There isn’t anything wrong with an extant or external committees involving themselves in the review of dual-use research on the face of things. But there are certain types of involvement that tend to lead to bad outcomes.  The types of outcomes I’m most concerned with here are those where the stated aims of the policy are corrupted—when the policy .

When it comes to dual-use, we should be careful about the types of entity we let function as committees. Commercial entities that participate in research in areas typically associated with dual-use life sciences research (e.g., virology, synthetic biology) might possess the relevant expert knowledge to make calls on the funding of DURC, but have self-interested reasons in making sure DURC is pursued for publication, profit, or patent.
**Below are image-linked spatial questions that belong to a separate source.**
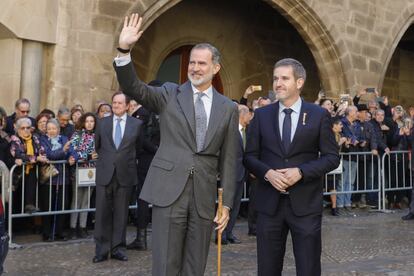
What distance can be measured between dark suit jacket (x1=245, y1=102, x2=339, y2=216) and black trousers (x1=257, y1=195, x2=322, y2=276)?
0.05 metres

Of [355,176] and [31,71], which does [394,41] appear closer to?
[355,176]

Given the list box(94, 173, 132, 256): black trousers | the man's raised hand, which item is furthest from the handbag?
the man's raised hand

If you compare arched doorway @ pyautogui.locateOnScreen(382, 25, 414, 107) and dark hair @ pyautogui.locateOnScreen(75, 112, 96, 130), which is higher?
arched doorway @ pyautogui.locateOnScreen(382, 25, 414, 107)

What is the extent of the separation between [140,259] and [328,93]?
7922mm

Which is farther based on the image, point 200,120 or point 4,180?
point 4,180

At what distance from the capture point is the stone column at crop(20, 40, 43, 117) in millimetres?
9195

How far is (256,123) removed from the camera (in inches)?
161

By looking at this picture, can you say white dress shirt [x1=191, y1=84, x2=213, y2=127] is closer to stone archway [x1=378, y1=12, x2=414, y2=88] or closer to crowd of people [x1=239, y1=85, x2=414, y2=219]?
crowd of people [x1=239, y1=85, x2=414, y2=219]

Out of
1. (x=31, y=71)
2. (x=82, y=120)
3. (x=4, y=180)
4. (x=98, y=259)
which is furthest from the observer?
(x=31, y=71)

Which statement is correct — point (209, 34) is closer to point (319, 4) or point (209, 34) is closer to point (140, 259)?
point (319, 4)

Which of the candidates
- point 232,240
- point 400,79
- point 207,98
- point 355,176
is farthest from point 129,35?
point 400,79

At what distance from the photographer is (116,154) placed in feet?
21.6

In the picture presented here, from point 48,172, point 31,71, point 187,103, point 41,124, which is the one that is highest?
point 31,71

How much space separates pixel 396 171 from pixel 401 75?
28.0 feet
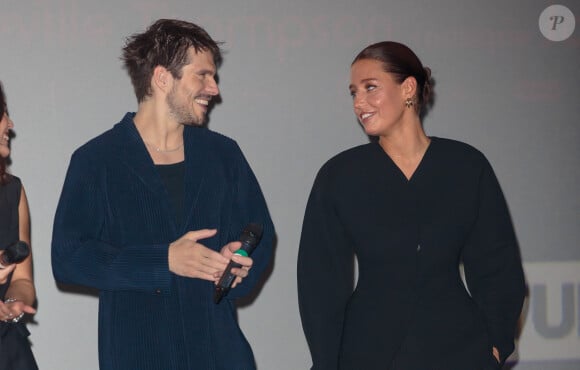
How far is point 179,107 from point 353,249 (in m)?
0.83

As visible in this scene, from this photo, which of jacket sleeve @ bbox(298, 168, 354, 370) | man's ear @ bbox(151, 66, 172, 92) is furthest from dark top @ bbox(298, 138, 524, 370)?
man's ear @ bbox(151, 66, 172, 92)

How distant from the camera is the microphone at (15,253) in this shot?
2641 millimetres

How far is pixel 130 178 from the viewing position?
3.07 meters

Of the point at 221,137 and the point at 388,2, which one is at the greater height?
the point at 388,2

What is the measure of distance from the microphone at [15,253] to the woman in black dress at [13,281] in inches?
1.8

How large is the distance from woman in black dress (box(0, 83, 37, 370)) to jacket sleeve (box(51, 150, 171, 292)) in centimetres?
16

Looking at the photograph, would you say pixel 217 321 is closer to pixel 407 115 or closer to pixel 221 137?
pixel 221 137

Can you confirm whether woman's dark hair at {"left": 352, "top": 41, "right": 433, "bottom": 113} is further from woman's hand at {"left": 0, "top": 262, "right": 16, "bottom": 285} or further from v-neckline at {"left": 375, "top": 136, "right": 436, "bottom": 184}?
woman's hand at {"left": 0, "top": 262, "right": 16, "bottom": 285}

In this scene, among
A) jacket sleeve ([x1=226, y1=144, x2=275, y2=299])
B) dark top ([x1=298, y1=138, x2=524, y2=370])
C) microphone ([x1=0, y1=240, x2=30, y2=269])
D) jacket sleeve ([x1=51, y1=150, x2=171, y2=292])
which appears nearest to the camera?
microphone ([x1=0, y1=240, x2=30, y2=269])

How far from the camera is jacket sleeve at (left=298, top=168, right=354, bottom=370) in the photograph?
10.4 ft

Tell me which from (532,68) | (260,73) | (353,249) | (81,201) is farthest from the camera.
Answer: (532,68)

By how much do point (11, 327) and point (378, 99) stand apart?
1.52m

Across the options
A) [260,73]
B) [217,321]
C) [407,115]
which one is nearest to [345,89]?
[260,73]

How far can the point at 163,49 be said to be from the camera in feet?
10.5
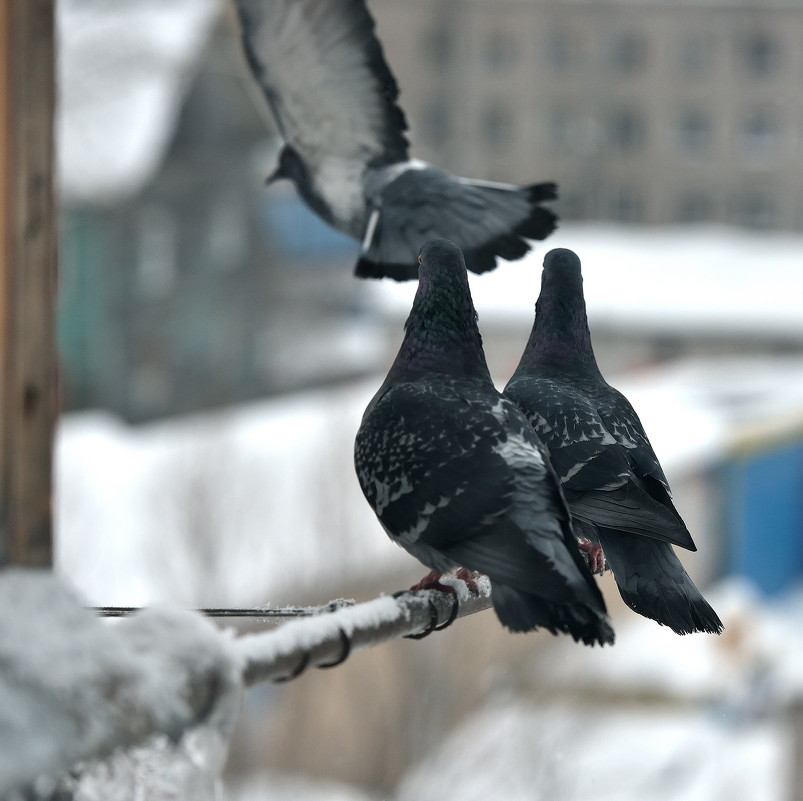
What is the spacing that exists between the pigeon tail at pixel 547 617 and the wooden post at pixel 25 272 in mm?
740

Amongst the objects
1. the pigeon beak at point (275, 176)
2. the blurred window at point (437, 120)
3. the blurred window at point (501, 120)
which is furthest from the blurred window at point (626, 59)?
the pigeon beak at point (275, 176)

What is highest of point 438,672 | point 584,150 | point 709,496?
point 584,150

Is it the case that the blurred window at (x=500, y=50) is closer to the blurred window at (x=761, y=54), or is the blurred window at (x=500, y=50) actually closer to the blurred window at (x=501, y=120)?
the blurred window at (x=501, y=120)

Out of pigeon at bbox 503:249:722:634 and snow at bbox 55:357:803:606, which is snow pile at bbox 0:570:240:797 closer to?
pigeon at bbox 503:249:722:634

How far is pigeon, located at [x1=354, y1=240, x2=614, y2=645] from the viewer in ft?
7.20

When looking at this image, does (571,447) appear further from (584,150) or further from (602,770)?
(584,150)

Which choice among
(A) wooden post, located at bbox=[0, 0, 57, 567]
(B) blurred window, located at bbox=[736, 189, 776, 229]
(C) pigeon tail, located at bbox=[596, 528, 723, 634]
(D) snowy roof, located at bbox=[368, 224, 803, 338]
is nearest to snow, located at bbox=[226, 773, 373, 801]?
(D) snowy roof, located at bbox=[368, 224, 803, 338]

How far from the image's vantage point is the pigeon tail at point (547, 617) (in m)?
2.13

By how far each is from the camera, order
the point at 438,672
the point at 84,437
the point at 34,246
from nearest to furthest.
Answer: the point at 34,246
the point at 438,672
the point at 84,437

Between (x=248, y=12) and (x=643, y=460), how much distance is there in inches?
61.9

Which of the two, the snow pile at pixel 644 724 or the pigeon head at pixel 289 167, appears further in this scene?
the snow pile at pixel 644 724

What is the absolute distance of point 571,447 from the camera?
2.66 meters

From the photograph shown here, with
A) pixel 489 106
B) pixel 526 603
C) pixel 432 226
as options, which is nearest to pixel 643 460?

The policy makes an attempt to address this, requiring that any member of the review entity be recused if they have a direct financial interest, except “to provide specific information requested by the review entity.” But this is really limited as a safeguard, as it still allows for a lot of involvement by those with direct conflicts of interest, as long as the committee is the one doing the asking. It doesn’t cover less direct involvement—one doesn’t need to have direct financial involvement with a piece of research to have a conflict of interest. Finally, the legislation recuses individuals, but not groups.  So while some members of a commercial entity may have direct financial interests and be recused, there is no provision for excusing a commercial entity qua group from functioning as a committee.

Why is this important? Because the history of oversight of research is also a history of conflict of interests and corruption. The last decade has seen a cavalcade of horrors when it comes to the ways that institutions nominally dedicated to the public good are compromised by vested interests.  When pharmaceutical companies can employ researchers as consultants and as researchers on their drugs, conflicts of interest exists.  When the Department of Defence can covertly mill weapons-grade anthrax in the name of a biodefence program without public oversight, conflicts exist. And should companies engaged in or benefiting from DURC be allowed to decide for themselves what types of research should or shouldn’t be funded, conflicts and corruption will occur.

All in all, researchers who study DURC should be excited about some legislation coming out that is more than the existing advisory capacity of earlier modes of review.  But the legislation coming out is worrying—there is the possibility for stacking the review process either in (unjustified) favour of government interests, or private. The debate so far has focussed on the former, but there is also good reason to be suspicious of the latter.